In December 2016, Better Markets president and CEO, Dennis Kelleher, detailed in an American Banker Op Ed “How Wells Fargo Proves It's Not a Wall Street Villain.”  We communicated these recommendations to the highest levels of Wells Fargo, encouraging them to do the right thing rather than only after forced to do so by regulators, prosecutors and civil lawsuits.

The Op Ed had a list of very specific, concrete and meaningful steps Wells Fargo should take if it was serious about fixing the egregious illegal sales practices and genuine about putting their customers’ interests first.  Executives giving up their bonuses was a leading recommendation:

“Top executives must take initiative and announce that they are voluntarily giving up a significant portion of their bonuses for 2016. In addition, regardless of rank, any performance pay related to the fraudulent and illegal actions must be clawed back from anyone who improperly benefited financially.”

Fast forward to March 2017 where we just learned that Wells has killed the 2016 bonuses for eight senior executives and is clawing back compensation since 2014, all in an effort to demonstrate that it is holding managers accountable for the years-long illegal practice of opening fraudulent accounts.

As we detailed in the Op Ed, Wells Fargo has a lot more to do to ensure its illegal business practices have ended, won’t reoccur and that customers’ interests are put first and protected.  These are specific actions, not just empty words, PR spin or feel-good TV commercials.
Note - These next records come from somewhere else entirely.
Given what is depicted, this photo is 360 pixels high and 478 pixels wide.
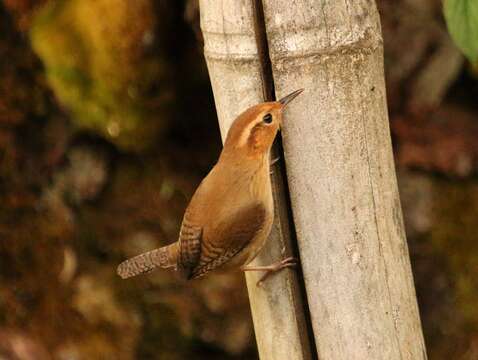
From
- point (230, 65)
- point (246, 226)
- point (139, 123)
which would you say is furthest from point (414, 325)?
point (139, 123)

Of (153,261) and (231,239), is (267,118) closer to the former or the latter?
(231,239)

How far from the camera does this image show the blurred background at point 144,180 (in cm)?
389

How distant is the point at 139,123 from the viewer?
3.89 m

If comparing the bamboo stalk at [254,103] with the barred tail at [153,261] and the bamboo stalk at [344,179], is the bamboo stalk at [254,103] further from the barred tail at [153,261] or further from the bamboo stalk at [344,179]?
the barred tail at [153,261]

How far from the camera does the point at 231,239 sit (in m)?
2.93

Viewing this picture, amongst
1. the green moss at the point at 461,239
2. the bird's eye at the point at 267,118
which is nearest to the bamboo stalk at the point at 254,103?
the bird's eye at the point at 267,118

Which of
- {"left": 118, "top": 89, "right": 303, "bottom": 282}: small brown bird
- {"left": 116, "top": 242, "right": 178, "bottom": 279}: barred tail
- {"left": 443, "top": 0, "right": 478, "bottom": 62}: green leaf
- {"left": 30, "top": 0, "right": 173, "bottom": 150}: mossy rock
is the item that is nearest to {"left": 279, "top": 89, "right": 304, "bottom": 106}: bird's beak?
{"left": 118, "top": 89, "right": 303, "bottom": 282}: small brown bird

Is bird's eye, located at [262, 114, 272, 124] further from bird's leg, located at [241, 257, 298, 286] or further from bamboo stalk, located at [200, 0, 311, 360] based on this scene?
bird's leg, located at [241, 257, 298, 286]

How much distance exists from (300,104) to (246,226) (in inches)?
16.5

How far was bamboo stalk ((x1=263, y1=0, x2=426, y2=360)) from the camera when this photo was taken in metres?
2.55

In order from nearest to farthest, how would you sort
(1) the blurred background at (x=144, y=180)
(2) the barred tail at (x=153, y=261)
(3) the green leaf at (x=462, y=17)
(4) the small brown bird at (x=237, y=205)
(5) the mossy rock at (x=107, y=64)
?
1. (3) the green leaf at (x=462, y=17)
2. (4) the small brown bird at (x=237, y=205)
3. (2) the barred tail at (x=153, y=261)
4. (5) the mossy rock at (x=107, y=64)
5. (1) the blurred background at (x=144, y=180)

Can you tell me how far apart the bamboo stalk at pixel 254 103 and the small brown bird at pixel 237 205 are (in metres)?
0.06

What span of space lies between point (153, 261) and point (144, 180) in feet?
3.04

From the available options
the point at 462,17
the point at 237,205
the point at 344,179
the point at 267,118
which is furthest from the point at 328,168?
the point at 462,17
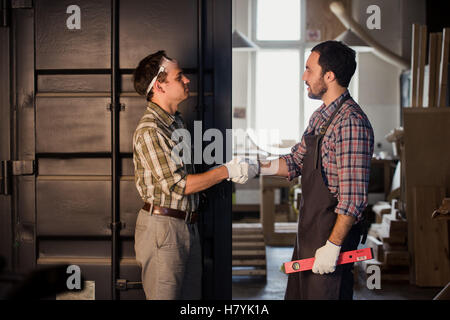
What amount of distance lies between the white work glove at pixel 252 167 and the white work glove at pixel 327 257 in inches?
22.9

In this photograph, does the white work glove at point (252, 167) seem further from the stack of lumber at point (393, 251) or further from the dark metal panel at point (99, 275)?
the stack of lumber at point (393, 251)

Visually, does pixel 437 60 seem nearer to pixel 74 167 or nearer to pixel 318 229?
pixel 318 229

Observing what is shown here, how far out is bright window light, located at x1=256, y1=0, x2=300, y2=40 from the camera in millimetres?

There is no question that denying bonuses to top executives and clawing back pay are very encouraging steps. Wrongful and illegal behavior will never stop until bankers are hit where it really hurts them: their wallets and pocketbooks.

We will continue to communicate with Wells Fargo and will closely watch their upcoming announcements, including regarding the Board’s investigation and report.  We hope there are more actions to come and that there is a significant overhaul of the practices and culture at Wells Fargo.  As we have said, if they are looking for good ideas, there is an entire list of recommendations in the Op Ed.